[Rows from a dataset]

((

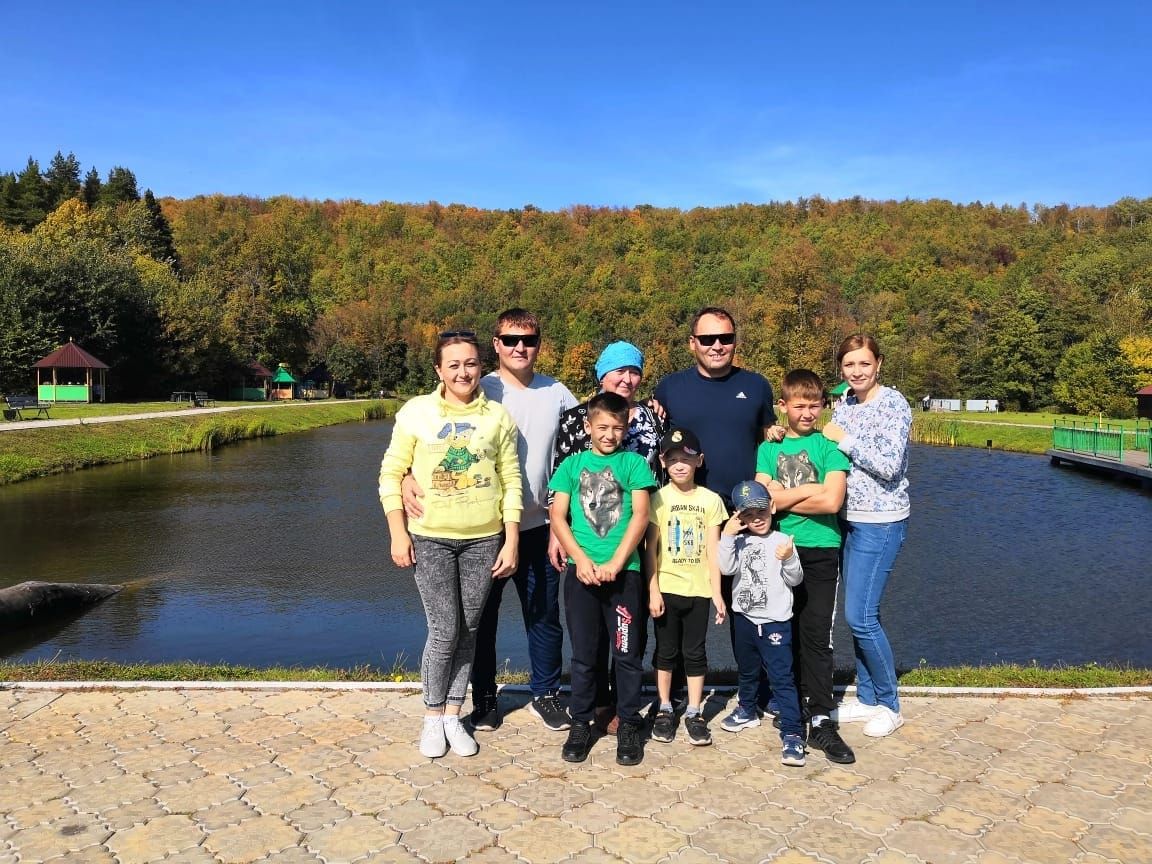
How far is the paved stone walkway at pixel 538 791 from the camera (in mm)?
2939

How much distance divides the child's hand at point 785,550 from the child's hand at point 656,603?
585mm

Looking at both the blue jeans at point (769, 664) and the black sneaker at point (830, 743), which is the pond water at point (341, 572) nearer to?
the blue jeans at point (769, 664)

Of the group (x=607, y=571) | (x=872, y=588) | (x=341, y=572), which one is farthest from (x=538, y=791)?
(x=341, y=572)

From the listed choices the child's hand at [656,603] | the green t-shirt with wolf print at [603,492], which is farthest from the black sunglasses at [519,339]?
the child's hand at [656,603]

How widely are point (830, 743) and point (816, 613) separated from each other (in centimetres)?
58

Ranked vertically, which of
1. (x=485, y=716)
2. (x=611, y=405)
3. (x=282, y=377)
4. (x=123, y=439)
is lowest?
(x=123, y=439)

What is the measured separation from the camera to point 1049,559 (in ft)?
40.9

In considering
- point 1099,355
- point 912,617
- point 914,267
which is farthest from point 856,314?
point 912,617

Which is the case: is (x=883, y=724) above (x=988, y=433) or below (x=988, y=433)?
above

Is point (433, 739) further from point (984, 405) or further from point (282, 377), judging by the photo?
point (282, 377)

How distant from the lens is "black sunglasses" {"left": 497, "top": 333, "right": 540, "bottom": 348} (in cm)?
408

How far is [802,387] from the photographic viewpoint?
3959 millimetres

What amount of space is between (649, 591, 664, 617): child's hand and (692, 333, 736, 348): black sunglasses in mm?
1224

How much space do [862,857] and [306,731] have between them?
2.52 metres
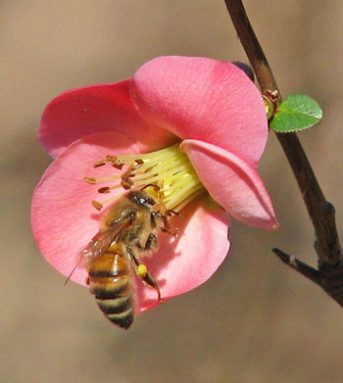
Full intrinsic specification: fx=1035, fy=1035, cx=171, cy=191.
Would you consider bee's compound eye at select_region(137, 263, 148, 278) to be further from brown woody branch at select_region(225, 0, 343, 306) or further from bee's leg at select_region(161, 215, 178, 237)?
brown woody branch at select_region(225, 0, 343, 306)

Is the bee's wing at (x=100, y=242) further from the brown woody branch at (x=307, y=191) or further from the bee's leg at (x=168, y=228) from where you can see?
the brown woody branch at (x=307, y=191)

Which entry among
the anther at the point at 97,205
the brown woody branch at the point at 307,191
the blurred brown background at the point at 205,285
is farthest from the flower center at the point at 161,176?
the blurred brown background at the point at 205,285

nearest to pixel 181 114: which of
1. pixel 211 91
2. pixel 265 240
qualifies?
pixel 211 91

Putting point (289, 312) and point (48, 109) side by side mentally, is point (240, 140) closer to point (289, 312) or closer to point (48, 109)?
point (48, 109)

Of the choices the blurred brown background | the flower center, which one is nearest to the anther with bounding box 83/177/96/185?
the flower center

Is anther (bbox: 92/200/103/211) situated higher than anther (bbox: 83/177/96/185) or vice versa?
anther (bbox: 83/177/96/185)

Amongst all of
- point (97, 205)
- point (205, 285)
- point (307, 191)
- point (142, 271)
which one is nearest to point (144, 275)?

))

▶ **What you should do**
Starting at the line that contains "Amongst all of" and ending at the end of the rows, rewrite those lines with "nearest" swapped for "closest" and everything else left unchanged.

▶ **Solution for this task**
Amongst all of
- point (97, 205)
- point (205, 285)
- point (307, 191)
- point (142, 271)
which one is closest to point (144, 275)?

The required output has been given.